The HPI Division needs your Science Art: This is a reminder for submitting one of your amazing research images to Helen Chomicki (helen.chomicki@vanderbilt.edu) by the end of this week. Submitted images will be printed and displayed as art on our corridor walls.
HPI Division Meeting: November 25 , 2014 at 3:00pm, MCN A5305 - Business meeting.
2nd Friday Happy Hour: 11/14/14 at MCN A5305, 4:00pm - Hosted by the Jonathan Irish and Peggy Kendall labs.

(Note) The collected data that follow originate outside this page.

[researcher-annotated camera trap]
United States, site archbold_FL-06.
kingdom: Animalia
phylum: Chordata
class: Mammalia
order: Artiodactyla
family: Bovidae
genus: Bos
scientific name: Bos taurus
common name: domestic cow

Publications: A total of 21 highly collaborative publications from HPI faculty have been posted on Pubmed in the month of October. The listings and links to all publications follow below.
New Resource: In case you missed this, VU has acquired a year-long subscription to PIVOT, which is a platform that provides registered users with access to funding opportunities, as welll as research profiles of all PIVOT members. Faculty, students and staff can create an account at https://pivot.cos.com/register. Pivot is also accessible from the Office of Sponsored Programs website. When accessing the site from a Vanderbilt domain, researchers will be able to create an account and claim their profile. Once created, an account is accessible through any computer, on or off campus.
"Inter- and intraspecies metabolite exchange promotes virulence of antibiotic-resistant Staphylococcus aureus."
Hammer ND & Cassat JE et al.,Cell Host Microbe 2014; 16(4):531-7
Bacterial behavior is constantly shaped in response to the selective pressures imposed on a bacterial population by changes in its micro-environment. Thus, while studies investigating bacterial mono-cultures can and oftentimes do provide substantial insights into key bacterial pathways, they are not always reflective of what really happens during infection in vivo.
In the case of S. aureus, a human pathogen that can successfully colonize and damage a wide variety of host niches, small colony variants are associated with chronic and persistent infections. These variants arise in vivo and have acquired genetic lesions that impair metabolic pathways, yet this fitness cost appears to be offset by an increased tolerance to antibiotic treatment.
Hammer, Cassat and colleagues demonstrated in this article that loss of nutritional fitness, associated with a gain in antibiotic resistance, can be overcome in vivo via a form of "inter-bacterial complementation", during which bacteria that lack the ability to metabolize or produce a specific nutrient can benefit by bacterial siblings that do not suffer the same mutation (see image below).
Hammer, Cassat et al. then demonstrated that slow-growing isolates of different bacterial species (including S. aureus small colony variants) from respiratory secretions of cystic fibrosis patients also exhibited accelerated growth when co-cultured. Taken together these observations highlight how bacterial communities diversify in vivo and can complicate treatment.